Archivmeldung vom 09.10.2012

Bitte beachten Sie, dass die Meldung den Stand der Dinge zum Zeitpunkt ihrer Veröffentlichung am 09.10.2012 wiedergibt. Eventuelle in der Zwischenzeit veränderte Sachverhalte bleiben daher unberücksichtigt.

Freigeschaltet durch Thorsten Schmitt
Bild: berlin-pics  / pixelio.de
Bild: berlin-pics / pixelio.de

Weil die Stadt München die gesetzlich vorgeschriebenen Grenzwerte für Ruß und NO2 noch immer bei weitem nicht einhält, hat das Verwaltungsgericht München den Freistaat Bayern heute dazu verpflichtet, konkrete weitere Maßnahmen zur Schadstoffreduktion zu ergreifen. Der Verhandlung war eine Klage der Deutschen Umwelthilfe e.V. (DUH) vom Februar 2012 vorausgegangen, die als Mitglied der Kampagne "Rußfrei fürs Klima" rechtliche Schritte gegen die Luftreinhaltepolitik Münchens ergriffen hatte.

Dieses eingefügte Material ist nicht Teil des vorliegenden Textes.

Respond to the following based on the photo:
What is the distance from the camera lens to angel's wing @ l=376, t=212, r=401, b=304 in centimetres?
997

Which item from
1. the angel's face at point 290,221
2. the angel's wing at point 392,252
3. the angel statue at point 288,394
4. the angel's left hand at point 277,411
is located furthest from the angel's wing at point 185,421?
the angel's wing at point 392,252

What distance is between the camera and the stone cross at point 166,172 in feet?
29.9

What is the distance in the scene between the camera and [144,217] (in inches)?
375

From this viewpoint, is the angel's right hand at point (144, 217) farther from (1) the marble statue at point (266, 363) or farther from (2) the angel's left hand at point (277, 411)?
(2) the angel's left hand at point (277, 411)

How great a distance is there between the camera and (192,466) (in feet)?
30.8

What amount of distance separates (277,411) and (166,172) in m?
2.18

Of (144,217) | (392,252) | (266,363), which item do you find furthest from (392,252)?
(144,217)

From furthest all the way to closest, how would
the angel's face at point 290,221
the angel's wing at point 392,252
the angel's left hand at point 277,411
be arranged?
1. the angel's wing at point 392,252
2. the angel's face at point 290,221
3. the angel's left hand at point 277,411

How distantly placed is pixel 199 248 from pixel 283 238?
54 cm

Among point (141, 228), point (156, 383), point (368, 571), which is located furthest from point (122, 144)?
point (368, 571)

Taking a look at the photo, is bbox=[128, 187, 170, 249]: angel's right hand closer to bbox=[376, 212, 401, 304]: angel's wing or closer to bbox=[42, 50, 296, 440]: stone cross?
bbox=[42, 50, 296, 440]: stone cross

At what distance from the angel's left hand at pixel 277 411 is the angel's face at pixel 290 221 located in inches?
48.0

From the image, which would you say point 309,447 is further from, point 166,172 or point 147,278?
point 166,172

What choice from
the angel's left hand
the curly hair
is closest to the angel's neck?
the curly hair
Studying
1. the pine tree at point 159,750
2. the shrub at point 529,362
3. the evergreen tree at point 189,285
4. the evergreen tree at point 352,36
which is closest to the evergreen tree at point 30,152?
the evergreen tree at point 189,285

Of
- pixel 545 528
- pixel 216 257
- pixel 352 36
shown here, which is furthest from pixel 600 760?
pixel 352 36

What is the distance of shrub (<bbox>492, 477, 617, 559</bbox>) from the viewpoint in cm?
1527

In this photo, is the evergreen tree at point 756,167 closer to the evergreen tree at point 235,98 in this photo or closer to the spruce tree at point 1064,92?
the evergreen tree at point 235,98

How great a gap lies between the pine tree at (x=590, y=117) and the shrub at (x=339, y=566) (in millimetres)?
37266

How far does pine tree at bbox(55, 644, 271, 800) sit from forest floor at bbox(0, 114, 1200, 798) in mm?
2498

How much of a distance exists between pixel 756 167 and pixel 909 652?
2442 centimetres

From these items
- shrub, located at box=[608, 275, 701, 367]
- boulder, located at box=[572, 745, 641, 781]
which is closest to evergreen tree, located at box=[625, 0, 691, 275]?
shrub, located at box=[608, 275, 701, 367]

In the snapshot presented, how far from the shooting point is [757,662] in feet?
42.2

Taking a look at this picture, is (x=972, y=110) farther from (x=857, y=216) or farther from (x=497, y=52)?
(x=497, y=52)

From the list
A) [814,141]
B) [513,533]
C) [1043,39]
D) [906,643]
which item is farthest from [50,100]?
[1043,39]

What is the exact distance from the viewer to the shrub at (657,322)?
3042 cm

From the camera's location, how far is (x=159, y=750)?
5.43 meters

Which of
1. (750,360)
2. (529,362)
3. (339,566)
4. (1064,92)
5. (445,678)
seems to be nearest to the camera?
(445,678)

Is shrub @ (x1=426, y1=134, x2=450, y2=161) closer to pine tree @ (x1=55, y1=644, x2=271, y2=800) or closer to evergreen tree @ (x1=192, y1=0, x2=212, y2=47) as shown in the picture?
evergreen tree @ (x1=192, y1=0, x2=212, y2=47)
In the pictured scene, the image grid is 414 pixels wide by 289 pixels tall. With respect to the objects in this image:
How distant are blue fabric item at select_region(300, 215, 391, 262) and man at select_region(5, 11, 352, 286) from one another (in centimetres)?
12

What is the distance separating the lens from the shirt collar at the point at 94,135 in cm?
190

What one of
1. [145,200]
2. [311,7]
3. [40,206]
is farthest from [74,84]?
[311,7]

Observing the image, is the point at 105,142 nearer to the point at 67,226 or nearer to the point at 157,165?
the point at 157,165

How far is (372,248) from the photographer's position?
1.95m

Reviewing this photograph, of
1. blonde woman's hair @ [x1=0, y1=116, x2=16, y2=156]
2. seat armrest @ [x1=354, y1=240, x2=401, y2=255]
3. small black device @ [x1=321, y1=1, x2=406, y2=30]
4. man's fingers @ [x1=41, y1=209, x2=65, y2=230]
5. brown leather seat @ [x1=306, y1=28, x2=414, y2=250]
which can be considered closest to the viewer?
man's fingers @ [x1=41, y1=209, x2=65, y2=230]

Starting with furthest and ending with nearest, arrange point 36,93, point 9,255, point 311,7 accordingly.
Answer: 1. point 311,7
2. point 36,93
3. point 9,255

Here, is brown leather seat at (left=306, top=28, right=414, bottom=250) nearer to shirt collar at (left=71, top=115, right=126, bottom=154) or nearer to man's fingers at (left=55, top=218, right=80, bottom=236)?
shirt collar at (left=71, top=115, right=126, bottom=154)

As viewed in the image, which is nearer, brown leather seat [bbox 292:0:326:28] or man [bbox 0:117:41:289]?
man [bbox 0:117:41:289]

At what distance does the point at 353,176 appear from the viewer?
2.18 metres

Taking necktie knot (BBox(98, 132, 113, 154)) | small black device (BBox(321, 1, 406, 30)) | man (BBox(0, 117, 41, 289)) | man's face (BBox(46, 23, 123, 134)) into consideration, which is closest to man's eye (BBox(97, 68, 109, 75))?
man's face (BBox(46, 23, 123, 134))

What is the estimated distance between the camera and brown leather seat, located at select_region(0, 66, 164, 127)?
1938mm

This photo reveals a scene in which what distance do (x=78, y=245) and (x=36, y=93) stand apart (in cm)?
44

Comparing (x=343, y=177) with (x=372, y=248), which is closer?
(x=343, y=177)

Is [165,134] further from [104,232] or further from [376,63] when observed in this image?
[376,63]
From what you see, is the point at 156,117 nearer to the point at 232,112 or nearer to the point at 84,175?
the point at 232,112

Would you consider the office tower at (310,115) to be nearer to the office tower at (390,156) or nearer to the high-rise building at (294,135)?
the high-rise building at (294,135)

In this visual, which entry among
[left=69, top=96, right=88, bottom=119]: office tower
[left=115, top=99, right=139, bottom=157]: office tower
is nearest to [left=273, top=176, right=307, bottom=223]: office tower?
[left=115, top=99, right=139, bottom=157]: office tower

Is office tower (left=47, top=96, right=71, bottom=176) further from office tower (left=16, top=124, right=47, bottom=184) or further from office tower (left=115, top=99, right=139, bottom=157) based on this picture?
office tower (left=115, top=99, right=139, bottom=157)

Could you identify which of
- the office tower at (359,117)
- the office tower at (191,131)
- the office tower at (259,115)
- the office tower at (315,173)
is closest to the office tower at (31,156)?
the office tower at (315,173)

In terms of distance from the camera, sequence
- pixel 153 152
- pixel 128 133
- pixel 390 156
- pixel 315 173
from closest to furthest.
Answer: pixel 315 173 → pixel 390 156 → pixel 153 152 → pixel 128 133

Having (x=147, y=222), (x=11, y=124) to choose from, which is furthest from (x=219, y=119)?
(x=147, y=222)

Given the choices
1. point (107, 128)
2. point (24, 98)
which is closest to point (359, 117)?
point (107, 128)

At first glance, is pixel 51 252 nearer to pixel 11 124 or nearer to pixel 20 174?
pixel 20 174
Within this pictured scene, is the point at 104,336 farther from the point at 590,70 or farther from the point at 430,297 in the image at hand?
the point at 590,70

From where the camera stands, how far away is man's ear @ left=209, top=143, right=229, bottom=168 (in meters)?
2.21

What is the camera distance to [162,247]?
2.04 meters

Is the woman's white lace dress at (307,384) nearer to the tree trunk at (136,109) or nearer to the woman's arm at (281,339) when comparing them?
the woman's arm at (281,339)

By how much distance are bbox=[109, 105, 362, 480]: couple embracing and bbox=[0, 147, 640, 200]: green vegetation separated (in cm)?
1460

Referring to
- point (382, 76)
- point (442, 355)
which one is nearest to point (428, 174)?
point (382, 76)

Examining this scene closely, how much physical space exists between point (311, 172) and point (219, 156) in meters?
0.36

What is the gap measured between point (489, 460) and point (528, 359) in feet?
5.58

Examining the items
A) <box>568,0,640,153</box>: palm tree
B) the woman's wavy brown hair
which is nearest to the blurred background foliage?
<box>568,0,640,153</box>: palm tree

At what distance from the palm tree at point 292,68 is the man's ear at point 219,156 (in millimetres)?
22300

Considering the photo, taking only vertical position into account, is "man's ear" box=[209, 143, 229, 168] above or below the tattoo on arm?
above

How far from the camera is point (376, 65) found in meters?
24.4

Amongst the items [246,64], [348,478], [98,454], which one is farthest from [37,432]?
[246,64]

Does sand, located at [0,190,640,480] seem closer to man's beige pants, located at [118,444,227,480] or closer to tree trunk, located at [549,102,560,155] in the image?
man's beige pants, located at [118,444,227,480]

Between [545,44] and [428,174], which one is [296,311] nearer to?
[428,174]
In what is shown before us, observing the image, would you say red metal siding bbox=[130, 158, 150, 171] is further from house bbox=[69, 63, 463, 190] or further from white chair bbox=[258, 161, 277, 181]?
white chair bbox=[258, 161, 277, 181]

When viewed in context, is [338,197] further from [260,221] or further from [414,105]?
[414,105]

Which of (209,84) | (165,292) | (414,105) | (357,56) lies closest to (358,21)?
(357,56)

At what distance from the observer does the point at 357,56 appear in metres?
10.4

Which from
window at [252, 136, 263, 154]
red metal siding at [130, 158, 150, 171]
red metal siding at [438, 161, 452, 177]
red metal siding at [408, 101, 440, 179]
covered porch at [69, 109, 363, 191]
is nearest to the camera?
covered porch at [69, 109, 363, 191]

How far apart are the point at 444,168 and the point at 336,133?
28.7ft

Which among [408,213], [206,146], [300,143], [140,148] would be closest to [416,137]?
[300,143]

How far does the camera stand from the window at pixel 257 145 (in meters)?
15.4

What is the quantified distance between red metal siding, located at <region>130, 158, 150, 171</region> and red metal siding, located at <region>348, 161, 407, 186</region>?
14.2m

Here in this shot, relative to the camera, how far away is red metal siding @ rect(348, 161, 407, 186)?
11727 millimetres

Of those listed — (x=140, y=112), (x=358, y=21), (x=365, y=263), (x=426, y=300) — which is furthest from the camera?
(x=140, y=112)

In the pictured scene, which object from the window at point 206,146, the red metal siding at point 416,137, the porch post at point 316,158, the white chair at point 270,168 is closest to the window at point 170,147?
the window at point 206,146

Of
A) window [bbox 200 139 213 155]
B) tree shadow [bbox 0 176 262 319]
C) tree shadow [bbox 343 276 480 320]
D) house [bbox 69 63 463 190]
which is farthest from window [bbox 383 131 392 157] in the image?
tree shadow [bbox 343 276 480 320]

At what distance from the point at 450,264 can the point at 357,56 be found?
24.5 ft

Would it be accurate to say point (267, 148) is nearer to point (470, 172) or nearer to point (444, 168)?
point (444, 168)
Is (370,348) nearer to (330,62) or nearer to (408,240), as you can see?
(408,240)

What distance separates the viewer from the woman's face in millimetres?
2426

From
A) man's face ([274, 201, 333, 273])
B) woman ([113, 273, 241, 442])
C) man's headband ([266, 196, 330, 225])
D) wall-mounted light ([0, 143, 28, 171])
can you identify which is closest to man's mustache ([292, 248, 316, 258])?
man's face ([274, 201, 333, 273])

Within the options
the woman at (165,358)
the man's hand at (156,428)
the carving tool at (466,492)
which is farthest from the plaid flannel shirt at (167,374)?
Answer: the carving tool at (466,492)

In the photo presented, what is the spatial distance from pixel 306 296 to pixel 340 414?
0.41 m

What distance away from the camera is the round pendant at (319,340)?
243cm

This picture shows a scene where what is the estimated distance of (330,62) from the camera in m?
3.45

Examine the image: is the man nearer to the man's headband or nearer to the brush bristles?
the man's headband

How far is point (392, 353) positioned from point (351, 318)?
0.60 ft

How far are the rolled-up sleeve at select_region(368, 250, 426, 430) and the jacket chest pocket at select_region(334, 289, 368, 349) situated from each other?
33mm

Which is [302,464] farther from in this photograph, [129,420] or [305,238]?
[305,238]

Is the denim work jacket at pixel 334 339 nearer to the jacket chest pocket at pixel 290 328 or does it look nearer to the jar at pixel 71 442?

In einer gemeinsamen Pressekonferenz mit dem Bund Naturschutz in Bayern (BN) begrüßte die DUH die Entscheidung des Gerichts und forderte die Stadt auf, die notwendigen Maßnahmen zur Verbesserung der Luftqualität in München sofort umzusetzen.

Rechtsanwalt Remo Klinger von der Kanzlei Geulen & Klinger in Berlin, der die DUH in dem Prozess vertritt, erläutert: "Das Urteil ist richtungweisend für das deutsche Umweltrecht insgesamt. Es stärkt den Rechtsschutz aller Umweltverbände und bringt neuen Schwung in die Bemühungen um eine bessere Luft. Ein großer Erfolg, den es in der nächsten Instanz zu verteidigen gilt."

Aus Sicht des Gerichts und der klagenden Verbände sind effizientere Maßnahmen zum Schutz vor giftigen Feinstaubemissionen in München dringend notwendig. Allein im Jahr 2011 wurde der zulässige Feinstaub-Tagesmittelwert von 50 µg/m³ an der Messstelle Landshuter Allee 48 Mal überschritten - erlaubt sind maximal 35 Tage. Auch der Wert für Stickstoffdioxid (NO2) lag mit 85 µg/m³ um mehr als 100 Prozent über dem vorgegebenen Jahresmittelwert von 40 µg/m³. Zwar führte die Stadt München zum 1. Oktober 2012 die grüne Plakettenpflicht für die eigene Umweltzone ein. Die bayerische Landeshauptstadt machte jedoch gleichzeitig deutlich, dass sie Verstöße vorerst nicht ahnden wird. Durch die Entscheidung des Gerichts ist München nun verpflichtet, weitergehende Maßnahmen einzusetzen, um die Luftqualität weiter zu verbessern.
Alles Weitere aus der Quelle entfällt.